LAHORE: The Wednesday arrest of five US-born Pakistanis from a Jaish-e-Mohammad-run facility in the Sargodha city of Punjab, seems to have solved the case of mysterious missing of at least three Pakistani-American students from the Washington DC metro area. Earlier, it was reported by the American media that the American federal investigators are searching for a Howard University dental student and four other Muslim men reportedly missing from the Washington, DC area. The concern was expressed that they might have been sent abroad to train for jehad.
According to the Punjab police circles, the five Americans detained by them have confessed during preliminary investigations that they wanted to join a holy war and were in contact with some Pakistani militants belonging to the Jaish-e-Mohammad through Internet. The sources said that the five suspects are being investigated for possible links to a Pakistan-based group suspected of carrying out high-profile attacks and with links to the Taliban and al-Qaida. According to preliminary investigations, they traveled to the city of Hyderabad, returned to Karachi, the commercial capital of Pakistan, and then went to Lahore, the Punjab provincial capital, where they spent five days before going to Sargodha. One member of the group, identified as Umar Faruq, actually belongs to Sargodha and allegedly maintained links with the banned jehadi organisation Jaish-e-Mohammad-led by Maulana Masood Azhar.

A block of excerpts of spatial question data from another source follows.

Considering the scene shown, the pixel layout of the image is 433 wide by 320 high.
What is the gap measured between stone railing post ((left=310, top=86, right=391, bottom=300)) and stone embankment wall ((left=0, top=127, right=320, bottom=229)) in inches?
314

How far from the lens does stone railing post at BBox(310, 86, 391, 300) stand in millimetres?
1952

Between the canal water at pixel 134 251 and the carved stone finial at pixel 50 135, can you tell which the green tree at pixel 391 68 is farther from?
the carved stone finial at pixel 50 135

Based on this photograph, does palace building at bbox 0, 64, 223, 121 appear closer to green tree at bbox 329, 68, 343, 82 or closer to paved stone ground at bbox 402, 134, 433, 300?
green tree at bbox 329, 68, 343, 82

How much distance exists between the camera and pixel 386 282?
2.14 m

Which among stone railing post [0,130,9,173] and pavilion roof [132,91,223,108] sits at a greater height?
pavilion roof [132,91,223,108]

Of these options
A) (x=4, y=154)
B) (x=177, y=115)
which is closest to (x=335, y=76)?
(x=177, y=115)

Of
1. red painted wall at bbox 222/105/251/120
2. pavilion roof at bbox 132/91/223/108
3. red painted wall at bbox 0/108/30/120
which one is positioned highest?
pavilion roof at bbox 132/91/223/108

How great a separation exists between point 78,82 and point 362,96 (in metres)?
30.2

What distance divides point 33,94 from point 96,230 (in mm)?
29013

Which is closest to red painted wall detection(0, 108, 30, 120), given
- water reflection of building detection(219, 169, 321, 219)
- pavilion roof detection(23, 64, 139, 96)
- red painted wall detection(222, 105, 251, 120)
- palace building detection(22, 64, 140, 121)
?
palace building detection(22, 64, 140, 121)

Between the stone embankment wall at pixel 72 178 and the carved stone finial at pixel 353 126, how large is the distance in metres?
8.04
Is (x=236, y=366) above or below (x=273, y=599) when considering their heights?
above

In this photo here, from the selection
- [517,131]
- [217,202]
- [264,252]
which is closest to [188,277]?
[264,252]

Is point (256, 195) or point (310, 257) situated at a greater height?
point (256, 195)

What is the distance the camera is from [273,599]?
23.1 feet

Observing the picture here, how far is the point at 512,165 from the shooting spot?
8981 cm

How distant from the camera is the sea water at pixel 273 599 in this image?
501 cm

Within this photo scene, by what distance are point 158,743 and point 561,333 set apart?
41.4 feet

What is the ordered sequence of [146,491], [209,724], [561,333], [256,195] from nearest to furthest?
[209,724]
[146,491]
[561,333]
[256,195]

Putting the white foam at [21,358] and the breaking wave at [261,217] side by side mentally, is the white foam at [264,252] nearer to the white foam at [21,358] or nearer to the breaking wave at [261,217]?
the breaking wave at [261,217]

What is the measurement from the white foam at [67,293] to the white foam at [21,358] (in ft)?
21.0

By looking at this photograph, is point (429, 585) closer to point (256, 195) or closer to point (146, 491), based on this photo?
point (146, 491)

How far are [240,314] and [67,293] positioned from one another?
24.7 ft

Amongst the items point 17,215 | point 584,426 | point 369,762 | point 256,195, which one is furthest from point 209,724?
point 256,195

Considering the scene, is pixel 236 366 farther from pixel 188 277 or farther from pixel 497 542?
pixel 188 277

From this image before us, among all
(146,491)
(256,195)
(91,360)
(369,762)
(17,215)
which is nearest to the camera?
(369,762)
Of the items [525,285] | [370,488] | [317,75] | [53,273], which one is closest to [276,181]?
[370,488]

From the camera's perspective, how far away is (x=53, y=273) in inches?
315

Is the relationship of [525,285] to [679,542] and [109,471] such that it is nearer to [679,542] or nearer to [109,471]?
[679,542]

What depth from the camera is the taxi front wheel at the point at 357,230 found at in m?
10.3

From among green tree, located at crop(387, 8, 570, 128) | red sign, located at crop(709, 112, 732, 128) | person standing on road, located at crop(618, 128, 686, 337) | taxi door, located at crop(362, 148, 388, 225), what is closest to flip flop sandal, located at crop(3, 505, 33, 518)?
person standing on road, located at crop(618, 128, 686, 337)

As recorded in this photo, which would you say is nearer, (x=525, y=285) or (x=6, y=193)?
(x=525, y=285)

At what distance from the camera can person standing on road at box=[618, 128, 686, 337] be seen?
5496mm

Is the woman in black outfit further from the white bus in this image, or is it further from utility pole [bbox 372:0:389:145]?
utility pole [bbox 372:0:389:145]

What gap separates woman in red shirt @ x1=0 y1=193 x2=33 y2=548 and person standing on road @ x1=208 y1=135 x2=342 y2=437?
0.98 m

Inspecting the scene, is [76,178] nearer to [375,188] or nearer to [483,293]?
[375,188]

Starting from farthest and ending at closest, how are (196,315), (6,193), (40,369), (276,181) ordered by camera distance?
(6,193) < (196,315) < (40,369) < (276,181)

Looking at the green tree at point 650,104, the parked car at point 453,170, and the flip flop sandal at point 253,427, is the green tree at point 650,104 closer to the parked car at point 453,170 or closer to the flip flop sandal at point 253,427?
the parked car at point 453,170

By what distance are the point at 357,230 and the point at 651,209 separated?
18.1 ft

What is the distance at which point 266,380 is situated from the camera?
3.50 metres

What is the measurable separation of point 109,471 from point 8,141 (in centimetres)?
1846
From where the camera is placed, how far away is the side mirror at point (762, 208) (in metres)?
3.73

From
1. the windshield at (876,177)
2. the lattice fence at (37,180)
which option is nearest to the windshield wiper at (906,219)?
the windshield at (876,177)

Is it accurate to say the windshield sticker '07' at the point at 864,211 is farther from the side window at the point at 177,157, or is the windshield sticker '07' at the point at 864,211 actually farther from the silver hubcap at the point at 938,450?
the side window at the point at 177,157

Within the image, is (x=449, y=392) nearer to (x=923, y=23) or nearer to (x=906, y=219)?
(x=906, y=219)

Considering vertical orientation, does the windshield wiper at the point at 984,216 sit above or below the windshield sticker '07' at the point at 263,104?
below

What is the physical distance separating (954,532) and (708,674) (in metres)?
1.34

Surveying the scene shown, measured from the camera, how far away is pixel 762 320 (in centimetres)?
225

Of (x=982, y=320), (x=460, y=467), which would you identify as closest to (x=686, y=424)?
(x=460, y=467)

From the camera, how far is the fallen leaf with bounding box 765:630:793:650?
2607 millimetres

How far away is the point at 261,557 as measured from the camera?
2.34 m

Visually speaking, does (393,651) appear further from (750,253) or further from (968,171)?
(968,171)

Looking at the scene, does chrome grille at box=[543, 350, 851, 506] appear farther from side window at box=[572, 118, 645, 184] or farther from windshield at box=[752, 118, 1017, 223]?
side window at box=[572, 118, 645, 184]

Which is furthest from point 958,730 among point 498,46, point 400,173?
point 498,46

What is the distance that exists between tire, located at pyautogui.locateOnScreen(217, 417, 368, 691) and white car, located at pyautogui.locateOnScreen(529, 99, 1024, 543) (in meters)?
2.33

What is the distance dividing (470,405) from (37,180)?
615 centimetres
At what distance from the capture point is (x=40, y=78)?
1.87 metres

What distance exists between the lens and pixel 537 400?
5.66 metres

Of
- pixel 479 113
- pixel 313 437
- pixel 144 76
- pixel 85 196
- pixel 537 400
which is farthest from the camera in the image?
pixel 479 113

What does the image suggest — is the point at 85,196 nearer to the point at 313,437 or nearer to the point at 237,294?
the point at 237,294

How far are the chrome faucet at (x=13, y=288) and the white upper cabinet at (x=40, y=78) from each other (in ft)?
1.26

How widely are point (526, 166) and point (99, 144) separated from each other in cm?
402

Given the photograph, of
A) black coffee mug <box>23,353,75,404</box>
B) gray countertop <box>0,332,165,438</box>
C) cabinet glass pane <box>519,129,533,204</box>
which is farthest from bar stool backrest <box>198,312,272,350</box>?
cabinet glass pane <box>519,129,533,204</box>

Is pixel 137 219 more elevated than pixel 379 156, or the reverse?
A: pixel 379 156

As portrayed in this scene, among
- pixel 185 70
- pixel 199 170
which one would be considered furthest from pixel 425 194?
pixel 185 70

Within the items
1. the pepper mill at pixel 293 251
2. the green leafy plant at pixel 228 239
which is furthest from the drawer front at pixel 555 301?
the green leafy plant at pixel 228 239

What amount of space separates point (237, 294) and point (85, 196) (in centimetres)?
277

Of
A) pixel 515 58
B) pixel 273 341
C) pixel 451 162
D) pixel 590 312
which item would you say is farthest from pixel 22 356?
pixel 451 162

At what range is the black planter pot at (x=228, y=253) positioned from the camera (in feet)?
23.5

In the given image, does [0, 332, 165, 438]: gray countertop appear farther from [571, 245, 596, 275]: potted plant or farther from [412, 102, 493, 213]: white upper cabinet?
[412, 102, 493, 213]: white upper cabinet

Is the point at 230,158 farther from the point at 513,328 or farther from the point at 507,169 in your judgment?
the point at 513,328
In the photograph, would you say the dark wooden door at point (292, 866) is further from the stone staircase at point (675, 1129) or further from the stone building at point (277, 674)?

The divisional police officer (DPO) of Sargodha district told newsmen Thursday that the police watched the group of five for two days and then arrested them. “We seized laptops and other things from their possession. We have also come to know that they have come here with the intention of jehad”, he added. Usman Anwar identified the foreigners as two Pakistani-Americans, an Egyptian, an Ethiopian and an Eritrean. Anwar said that police arrested a man named Khalid Chaudhry, who he identified as a US national and a Jaish-e-Mohammad leader who is father of the two Pakistani-American brothers aged 22 and 25 years. The US embassy in Islamabad was unable to confirm that US nationals were being held in Pakistan, saying they were investigating. Their arrest came as David Headley, another American citizen, of the Pakistani origin, pleaded not guilty to terrorism charges in a case that has raised fears about Islamic militant groups’ ability to recruit and operate inside the United States.